# Document passage
This will be going to EEOC, PERC, Washington DOP, Governor Inslee, Washington Ethics and law enforcement. There is no need to fear going to paper with and explaining the law and reasoning behind, decisions if they they are clean and defensible; only if they are not. There is no need for hush money, perjury, obstruction of justice, motions to limit (hide), displacing fingerprints and accountability, lack of transparency and accountability if the case is clean only if it is dirty. I also asked for proof that this case has been sent to NEA because of the precedents and issues involved.
The FBI at PDX asked me to bring the hush money offer and attorney Margaret Olney to their office. That was their request once they knew the terms of the offer and when it was made, they only wanted to know if it was in writing. When Margaret could not or would not accompany me, I had not only a right but a duty under law not to continue her representation knowing that it would build on more obstruction of justice and perjury to continue. None of these issues have been addressed. This hush money offer could not have been made without the active sign-off by the Clark College Board of Trustees, Mr. Knight, the AG’s Office, Mr. Stonier and thus they have all impeached themselves and their fitness to sit and pass on any aspect of this case by their own conduct. I have no doubt the three trustees I did not know were spoon-fed what the other two (also with material conflicts of interest to sit as “judges” on whether I am guilty or not).

# Data listing

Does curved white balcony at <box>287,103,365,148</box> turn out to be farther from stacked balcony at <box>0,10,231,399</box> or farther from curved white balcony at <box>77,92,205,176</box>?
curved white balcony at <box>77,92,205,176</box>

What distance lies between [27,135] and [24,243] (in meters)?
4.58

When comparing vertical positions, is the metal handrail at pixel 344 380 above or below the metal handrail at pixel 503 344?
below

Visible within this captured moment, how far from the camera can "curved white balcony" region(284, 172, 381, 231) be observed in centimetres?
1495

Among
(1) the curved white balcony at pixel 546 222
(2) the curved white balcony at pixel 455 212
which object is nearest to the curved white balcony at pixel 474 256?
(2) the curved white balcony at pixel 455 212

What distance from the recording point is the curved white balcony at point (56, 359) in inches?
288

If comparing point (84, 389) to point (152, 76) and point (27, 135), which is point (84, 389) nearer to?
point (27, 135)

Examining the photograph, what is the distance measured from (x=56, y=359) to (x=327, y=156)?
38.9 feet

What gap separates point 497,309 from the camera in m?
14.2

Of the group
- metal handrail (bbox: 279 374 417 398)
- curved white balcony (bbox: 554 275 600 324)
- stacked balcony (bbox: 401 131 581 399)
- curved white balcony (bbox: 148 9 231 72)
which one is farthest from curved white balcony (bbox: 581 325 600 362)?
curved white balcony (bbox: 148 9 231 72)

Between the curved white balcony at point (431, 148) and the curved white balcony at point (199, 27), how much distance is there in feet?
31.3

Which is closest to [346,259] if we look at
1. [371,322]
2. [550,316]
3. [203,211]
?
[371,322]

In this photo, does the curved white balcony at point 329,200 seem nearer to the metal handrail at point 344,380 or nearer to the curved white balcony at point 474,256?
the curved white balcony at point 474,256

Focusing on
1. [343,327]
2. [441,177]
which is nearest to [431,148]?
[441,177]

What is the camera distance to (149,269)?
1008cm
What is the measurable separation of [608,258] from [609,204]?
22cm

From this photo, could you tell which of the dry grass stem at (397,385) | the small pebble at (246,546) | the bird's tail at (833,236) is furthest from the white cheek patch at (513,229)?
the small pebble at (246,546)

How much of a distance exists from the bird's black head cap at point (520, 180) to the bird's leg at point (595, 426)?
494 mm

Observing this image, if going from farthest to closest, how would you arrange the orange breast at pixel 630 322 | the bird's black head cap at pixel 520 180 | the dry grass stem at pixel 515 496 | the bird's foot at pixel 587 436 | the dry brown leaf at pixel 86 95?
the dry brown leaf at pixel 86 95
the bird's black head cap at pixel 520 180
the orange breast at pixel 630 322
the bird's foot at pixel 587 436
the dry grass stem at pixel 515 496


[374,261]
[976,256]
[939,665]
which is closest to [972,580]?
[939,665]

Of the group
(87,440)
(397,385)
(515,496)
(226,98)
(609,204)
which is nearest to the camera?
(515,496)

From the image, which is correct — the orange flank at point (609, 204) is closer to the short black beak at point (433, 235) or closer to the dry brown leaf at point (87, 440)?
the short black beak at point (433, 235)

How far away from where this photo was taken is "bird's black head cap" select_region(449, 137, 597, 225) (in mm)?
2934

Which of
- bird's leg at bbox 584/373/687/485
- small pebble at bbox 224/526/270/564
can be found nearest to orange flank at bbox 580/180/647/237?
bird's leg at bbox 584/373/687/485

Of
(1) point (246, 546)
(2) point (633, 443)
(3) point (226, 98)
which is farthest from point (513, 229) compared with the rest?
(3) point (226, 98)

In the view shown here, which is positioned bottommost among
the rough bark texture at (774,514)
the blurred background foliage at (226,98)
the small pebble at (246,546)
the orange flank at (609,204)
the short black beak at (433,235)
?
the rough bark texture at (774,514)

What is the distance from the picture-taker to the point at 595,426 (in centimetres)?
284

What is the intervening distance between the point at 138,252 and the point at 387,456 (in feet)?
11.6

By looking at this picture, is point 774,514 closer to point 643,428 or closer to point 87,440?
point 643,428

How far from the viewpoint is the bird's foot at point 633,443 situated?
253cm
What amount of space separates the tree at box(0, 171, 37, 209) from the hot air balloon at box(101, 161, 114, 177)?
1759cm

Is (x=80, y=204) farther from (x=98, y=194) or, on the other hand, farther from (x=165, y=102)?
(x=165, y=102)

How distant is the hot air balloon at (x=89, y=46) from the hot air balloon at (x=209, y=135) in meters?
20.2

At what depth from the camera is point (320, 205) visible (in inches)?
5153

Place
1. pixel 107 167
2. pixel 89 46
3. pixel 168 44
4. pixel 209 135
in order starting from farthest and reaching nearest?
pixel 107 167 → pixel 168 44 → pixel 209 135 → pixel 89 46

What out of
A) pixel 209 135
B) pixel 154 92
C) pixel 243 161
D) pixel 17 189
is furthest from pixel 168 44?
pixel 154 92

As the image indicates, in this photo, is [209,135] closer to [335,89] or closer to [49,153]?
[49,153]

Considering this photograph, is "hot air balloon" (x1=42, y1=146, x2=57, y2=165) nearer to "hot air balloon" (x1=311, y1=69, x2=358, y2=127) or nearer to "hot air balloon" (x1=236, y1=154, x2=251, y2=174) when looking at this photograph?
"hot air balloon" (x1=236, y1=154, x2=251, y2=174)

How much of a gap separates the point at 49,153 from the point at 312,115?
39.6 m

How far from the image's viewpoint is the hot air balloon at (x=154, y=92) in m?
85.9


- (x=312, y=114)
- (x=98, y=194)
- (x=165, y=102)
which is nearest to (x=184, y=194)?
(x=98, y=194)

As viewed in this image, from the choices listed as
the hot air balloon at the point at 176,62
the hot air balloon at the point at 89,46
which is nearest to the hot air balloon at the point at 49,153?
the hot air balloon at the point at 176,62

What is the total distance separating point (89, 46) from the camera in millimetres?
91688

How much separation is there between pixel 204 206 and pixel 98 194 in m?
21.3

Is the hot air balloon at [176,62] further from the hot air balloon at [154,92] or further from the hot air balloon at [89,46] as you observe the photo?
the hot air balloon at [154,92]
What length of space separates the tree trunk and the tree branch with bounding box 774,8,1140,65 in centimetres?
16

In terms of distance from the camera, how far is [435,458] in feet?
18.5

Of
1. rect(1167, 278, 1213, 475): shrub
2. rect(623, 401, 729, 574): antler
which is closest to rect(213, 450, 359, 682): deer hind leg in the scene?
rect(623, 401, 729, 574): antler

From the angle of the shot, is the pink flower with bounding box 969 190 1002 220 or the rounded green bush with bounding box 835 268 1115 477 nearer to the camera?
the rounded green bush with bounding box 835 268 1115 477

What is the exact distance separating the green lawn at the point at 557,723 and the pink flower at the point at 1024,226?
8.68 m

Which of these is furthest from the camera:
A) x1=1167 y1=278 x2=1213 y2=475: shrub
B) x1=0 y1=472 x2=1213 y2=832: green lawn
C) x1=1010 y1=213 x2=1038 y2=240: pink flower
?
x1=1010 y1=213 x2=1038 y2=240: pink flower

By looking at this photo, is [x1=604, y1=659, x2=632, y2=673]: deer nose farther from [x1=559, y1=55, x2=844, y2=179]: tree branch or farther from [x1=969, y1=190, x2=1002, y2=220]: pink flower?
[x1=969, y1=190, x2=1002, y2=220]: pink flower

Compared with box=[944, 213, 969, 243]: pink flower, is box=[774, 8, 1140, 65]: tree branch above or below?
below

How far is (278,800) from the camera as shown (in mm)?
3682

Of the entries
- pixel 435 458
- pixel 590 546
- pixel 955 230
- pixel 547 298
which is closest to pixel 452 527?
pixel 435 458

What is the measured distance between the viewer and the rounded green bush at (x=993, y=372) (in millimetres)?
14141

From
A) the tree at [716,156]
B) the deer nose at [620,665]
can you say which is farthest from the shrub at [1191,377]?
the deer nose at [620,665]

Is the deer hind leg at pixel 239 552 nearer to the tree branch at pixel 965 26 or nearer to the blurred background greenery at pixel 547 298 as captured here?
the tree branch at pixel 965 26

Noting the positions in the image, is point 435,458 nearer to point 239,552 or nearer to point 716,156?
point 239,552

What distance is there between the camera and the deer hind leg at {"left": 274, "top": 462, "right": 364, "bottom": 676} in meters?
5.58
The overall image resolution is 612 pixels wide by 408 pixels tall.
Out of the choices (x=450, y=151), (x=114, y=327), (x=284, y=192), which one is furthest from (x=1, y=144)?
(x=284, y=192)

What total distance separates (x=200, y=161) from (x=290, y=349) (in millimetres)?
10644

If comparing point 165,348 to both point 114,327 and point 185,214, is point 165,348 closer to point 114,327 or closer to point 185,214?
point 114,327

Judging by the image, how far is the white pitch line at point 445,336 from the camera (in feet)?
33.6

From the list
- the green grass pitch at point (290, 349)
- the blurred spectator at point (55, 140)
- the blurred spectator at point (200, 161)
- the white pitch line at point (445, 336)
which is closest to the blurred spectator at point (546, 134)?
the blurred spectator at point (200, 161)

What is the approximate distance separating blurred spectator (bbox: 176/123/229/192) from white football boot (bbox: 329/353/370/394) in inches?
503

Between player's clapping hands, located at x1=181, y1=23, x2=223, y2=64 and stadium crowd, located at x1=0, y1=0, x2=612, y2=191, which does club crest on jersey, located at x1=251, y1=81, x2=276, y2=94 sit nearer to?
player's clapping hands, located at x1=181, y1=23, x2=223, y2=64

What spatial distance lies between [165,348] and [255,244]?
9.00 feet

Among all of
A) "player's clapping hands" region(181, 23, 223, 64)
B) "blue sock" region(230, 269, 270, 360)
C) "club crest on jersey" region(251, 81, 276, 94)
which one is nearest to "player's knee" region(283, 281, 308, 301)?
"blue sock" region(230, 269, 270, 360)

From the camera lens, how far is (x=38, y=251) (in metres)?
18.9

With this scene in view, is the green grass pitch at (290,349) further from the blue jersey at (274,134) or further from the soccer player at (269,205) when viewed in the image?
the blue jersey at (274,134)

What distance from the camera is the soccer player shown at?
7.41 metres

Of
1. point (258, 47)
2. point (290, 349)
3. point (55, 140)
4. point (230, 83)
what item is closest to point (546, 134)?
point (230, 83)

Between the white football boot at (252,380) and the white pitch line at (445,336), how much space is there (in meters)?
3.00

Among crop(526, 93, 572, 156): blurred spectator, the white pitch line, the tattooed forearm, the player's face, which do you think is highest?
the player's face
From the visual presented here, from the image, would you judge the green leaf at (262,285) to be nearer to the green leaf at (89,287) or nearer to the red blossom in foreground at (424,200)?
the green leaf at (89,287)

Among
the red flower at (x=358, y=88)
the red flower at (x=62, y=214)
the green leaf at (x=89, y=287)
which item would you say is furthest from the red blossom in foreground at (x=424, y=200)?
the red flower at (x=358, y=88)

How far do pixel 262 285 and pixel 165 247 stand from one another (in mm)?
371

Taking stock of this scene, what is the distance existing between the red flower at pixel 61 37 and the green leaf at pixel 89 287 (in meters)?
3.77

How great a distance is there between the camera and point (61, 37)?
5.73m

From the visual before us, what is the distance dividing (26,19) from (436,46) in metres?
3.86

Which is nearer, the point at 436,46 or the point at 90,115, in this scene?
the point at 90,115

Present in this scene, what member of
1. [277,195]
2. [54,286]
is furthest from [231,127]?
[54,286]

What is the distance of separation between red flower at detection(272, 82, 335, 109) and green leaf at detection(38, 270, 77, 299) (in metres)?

# Questions
(a) From the passage about the hush money offer, copy the stretch from "This will be" through "and issues involved.".
(b) Carry on the passage about the Clark College hush money offer from the point where it stops.

# Answers below
(a)
This will be going to EEOC, PERC, Washington DOP, Governor Inslee, Washington Ethics and law enforcement. There is no need to fear going to paper with and explaining the law and reasoning behind, decisions if they they are clean and defensible; only if they are not. There is no need for hush money, perjury, obstruction of justice, motions to limit (hide), displacing fingerprints and accountability, lack of transparency and accountability if the case is clean only if it is dirty. I also asked for proof that this case has been sent to NEA because of the precedents and issues involved.

(b)
Finally, because of the medications I am on, I cannot drive sometimes and thus do not get me mail except once a week. Please send a copy of anything sent in the mail also to my email and the snail-mail game, if played as it has been on me in the past, also reveals patters which reveal connections, intentions as well as mens rea. All of these machinations and attempt to escape contradictions and webs of deceit and cover-ups will simply not work; the more the avoidance and refusal to recognize and follow the laws cited to you the worse it will be in the other venues that will come. Please regard this as a good-faith attempt to apprise of and attempt to mitigate, real damages and threats to me health and life, not only to myself and family, but to students who are being defrauded and handed unqualified and unvetted faculty being kept on as those who act unlawfully with others become beholden on each other as one goes down can and will take down the others. This is a recipe for more cover-ups and serial denials of basic due process that the union itself has alleged in past submissions now being taken as the union having “stipulated” to previous stages of progressive discipline as duly conducted and charges duly made.